:: Texto proporcionado ::

Probablemente la mayoría de los aquí presentes haya oído hablar ya del argumento de la última novelita escrita por don Miguel de Unamuno, esto es, de San Manuel Bueno, mártir. Sinopsis rápida: Don Manuel, un párroco de la pequeña aldea de Valverde de Lucerna, ha dejado de creer en la vida eterna, el viejo dogma se ha convertido en un escepticismo de lo más sospechoso, y todo en su vida parece cobrar un tinte impostado. Sin embargo, poco a poco va descubriendo que el alma cristiana tiene un sentido práctico evidente: engarza una serie de atributos nada desdeñables entre las distintas generaciones del pueblo, véanse la piedad, el perdón o la solidaridad. Este elemento de concordia es también en inclusivo: acoge a los miembros más desfavorecidos del pueblo, como Blasillo, un discapacitado al que Manuel ama, o la tía Rabona, mujer sin recursos que ha sido madre soltera. Don Manuel comprende el sentido comunitario de la religión de Cristo, una espiritualidad que le hace resistir ante el nihilismo más exacerbado. Se puede concluir, por tanto, que tanto Manuel como Unamuno ven en Dios una especie de parapeto para el alma humana, siempre desprotegida, que se construye sin alharacas ni aspavientos, basta con sincero amor y concordia simple. Ven un Dios inclusivo, si me permiten el anacronismo.
Sin embargo, en la era de los gestos, esa espiritualidad de la que hablábamos, interiorizada, tácita y asumida, no es suficiente. La Iglesia Anglicana ha comunicado formalmente que habrá que referirse a Dios con pronombres neutros, olvidando a ese padre nuestro que está en el cielo, y favoreciendo así la inclusión de la mujer en el seno de la institución. «Los cristianos han reconocido desde la antigüedad que Dios no es hombre ni mujer», afirma en un comunicado. ¿Y qué hacer para que esta afirmación que ya conocía todo el mundo quede patente entre sus fieles? Pues tirar de esa moda wokista que hará, por ejemplo, que no se permita el pronombre Él para referirse al Altísimo (¿Altísima? ¿Altísime? ¿Altísim@?). Pues nada, como dice la gran Rebeca Argudo: del lenguaje inclusivo no se salva ni Dios.

:::

» **Tareas requeridas**
1. Transcribe del artículo el fragmento comprendido entre "Sin embargo, en" y "salva ni Dios.", ambos incluidos.
2. Según el artículo, ¿de qué aldea es párroco don Manuel?
Los registros no tienen relación con el artículo.

:: Datos para examinar ::

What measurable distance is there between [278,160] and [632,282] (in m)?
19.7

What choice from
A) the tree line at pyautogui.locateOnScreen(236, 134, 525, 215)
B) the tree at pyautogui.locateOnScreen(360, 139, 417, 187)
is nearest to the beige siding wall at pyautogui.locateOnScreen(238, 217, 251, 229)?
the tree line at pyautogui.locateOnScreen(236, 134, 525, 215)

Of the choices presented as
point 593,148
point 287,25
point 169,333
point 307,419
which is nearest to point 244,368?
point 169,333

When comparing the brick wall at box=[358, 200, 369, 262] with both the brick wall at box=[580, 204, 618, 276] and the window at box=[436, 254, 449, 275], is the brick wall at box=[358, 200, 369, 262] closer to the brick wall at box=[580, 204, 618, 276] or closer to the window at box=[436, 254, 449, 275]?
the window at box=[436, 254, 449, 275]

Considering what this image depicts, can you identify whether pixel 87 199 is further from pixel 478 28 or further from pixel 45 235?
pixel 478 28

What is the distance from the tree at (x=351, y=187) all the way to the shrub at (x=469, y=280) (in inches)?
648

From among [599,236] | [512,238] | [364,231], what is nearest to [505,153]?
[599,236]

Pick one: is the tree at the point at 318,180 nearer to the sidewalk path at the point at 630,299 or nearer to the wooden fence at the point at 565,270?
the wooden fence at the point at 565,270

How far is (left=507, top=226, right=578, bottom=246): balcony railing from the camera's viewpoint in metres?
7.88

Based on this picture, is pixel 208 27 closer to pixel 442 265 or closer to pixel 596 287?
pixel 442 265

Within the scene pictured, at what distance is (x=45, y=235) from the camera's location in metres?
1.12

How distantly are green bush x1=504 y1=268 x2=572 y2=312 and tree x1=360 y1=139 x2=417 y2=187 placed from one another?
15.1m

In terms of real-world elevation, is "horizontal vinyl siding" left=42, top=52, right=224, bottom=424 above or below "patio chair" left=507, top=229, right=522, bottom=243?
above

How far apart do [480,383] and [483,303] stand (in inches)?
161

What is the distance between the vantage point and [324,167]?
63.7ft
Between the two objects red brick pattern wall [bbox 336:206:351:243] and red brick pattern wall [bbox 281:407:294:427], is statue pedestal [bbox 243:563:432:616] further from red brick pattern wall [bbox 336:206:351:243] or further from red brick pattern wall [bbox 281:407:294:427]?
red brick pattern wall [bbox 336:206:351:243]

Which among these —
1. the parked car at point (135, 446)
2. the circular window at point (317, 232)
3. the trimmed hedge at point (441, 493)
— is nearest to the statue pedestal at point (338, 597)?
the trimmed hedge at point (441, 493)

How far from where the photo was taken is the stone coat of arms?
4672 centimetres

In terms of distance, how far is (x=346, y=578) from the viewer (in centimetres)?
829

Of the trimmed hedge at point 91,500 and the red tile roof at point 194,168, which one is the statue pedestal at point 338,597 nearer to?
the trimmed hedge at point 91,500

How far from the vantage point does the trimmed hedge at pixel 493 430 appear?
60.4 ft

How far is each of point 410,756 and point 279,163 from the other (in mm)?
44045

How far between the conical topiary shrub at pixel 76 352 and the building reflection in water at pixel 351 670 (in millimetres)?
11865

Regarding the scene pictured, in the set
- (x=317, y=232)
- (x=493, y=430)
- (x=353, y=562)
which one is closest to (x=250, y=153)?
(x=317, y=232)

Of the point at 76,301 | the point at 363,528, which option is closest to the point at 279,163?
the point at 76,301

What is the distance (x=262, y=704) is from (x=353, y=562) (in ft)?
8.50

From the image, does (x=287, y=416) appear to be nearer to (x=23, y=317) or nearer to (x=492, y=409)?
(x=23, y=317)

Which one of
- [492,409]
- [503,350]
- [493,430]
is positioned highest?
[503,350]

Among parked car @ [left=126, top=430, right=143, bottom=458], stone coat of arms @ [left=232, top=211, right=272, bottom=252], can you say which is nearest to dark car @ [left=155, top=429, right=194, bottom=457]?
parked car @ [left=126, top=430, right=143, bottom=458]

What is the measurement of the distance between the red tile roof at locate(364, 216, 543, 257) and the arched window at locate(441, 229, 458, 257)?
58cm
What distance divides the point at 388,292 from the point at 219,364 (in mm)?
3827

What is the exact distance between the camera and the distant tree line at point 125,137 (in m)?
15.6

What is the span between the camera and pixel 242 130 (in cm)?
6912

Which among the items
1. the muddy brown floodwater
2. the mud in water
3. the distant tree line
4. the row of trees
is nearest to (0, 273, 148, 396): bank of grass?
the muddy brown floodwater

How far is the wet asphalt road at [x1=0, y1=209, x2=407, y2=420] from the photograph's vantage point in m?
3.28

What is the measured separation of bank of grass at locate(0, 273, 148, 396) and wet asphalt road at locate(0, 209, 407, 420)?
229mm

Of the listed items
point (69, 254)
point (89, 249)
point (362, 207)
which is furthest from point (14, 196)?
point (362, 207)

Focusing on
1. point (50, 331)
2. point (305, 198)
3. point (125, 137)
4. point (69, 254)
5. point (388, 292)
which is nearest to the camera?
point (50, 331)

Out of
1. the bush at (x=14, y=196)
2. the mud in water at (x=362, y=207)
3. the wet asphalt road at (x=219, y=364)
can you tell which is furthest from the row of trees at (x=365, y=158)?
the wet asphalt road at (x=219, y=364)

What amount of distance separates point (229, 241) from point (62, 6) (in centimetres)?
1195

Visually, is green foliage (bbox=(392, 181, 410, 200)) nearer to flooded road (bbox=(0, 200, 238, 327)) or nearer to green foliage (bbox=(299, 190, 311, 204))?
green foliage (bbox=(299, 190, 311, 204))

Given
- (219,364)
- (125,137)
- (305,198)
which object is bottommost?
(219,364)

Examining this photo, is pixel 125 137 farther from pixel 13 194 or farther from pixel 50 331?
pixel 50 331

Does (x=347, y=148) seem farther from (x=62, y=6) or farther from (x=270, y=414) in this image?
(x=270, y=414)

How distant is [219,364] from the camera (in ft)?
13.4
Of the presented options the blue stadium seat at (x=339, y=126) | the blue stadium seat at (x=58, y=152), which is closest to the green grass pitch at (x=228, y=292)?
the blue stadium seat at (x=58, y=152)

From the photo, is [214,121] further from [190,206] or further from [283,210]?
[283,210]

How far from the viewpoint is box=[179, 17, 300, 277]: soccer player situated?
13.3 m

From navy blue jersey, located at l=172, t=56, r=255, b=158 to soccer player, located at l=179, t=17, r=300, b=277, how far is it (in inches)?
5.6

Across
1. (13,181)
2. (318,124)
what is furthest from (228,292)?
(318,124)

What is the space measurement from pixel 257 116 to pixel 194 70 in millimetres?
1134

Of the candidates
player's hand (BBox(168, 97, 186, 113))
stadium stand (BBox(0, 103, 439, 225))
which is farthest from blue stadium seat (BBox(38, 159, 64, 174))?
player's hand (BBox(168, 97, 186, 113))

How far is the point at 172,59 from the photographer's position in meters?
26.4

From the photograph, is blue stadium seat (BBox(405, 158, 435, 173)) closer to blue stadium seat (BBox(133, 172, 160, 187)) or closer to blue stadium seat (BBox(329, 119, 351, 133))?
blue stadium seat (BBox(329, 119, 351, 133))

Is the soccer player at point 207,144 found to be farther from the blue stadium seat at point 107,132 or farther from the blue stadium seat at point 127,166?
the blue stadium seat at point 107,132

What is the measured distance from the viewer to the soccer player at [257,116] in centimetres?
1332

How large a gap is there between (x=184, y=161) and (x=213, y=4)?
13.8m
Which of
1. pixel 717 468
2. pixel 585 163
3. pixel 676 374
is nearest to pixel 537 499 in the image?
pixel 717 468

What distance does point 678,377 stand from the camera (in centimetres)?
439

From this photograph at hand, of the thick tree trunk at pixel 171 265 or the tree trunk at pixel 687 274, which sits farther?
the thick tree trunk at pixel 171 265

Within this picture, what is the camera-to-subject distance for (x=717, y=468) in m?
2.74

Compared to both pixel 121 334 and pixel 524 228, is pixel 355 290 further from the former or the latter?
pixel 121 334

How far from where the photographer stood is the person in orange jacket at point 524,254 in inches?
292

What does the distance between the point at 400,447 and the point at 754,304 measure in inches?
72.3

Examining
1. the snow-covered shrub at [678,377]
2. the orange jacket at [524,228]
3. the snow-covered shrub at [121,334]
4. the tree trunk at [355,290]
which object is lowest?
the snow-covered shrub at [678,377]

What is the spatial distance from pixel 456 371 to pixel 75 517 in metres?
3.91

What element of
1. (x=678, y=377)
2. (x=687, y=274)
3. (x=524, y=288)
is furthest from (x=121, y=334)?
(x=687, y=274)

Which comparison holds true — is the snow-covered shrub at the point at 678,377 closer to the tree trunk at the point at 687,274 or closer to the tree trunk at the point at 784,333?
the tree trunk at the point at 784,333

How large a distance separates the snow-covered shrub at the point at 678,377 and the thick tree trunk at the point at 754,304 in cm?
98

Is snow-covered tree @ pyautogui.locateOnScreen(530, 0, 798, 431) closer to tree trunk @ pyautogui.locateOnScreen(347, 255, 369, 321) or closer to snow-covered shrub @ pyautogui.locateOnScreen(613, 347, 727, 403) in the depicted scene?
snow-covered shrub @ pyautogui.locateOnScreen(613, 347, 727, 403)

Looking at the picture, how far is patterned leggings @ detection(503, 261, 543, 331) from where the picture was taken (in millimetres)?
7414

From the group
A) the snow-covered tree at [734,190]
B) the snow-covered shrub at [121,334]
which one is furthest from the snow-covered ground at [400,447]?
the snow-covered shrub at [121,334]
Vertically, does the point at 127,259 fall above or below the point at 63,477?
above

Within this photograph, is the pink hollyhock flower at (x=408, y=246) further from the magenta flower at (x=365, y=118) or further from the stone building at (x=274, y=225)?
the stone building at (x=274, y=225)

:::

» **Respuestas esperadas**
1.
Sin embargo, en la era de los gestos, esa espiritualidad de la que hablábamos, interiorizada, tácita y asumida, no es suficiente. La Iglesia Anglicana ha comunicado formalmente que habrá que referirse a Dios con pronombres neutros, olvidando a ese padre nuestro que está en el cielo, y favoreciendo así la inclusión de la mujer en el seno de la institución. «Los cristianos han reconocido desde la antigüedad que Dios no es hombre ni mujer», afirma en un comunicado. ¿Y qué hacer para que esta afirmación que ya conocía todo el mundo quede patente entre sus fieles? Pues tirar de esa moda wokista que hará, por ejemplo, que no se permita el pronombre Él para referirse al Altísimo (¿Altísima? ¿Altísime? ¿Altísim@?). Pues nada, como dice la gran Rebeca Argudo: del lenguaje inclusivo no se salva ni Dios.

2. De Valverde de Lucerna.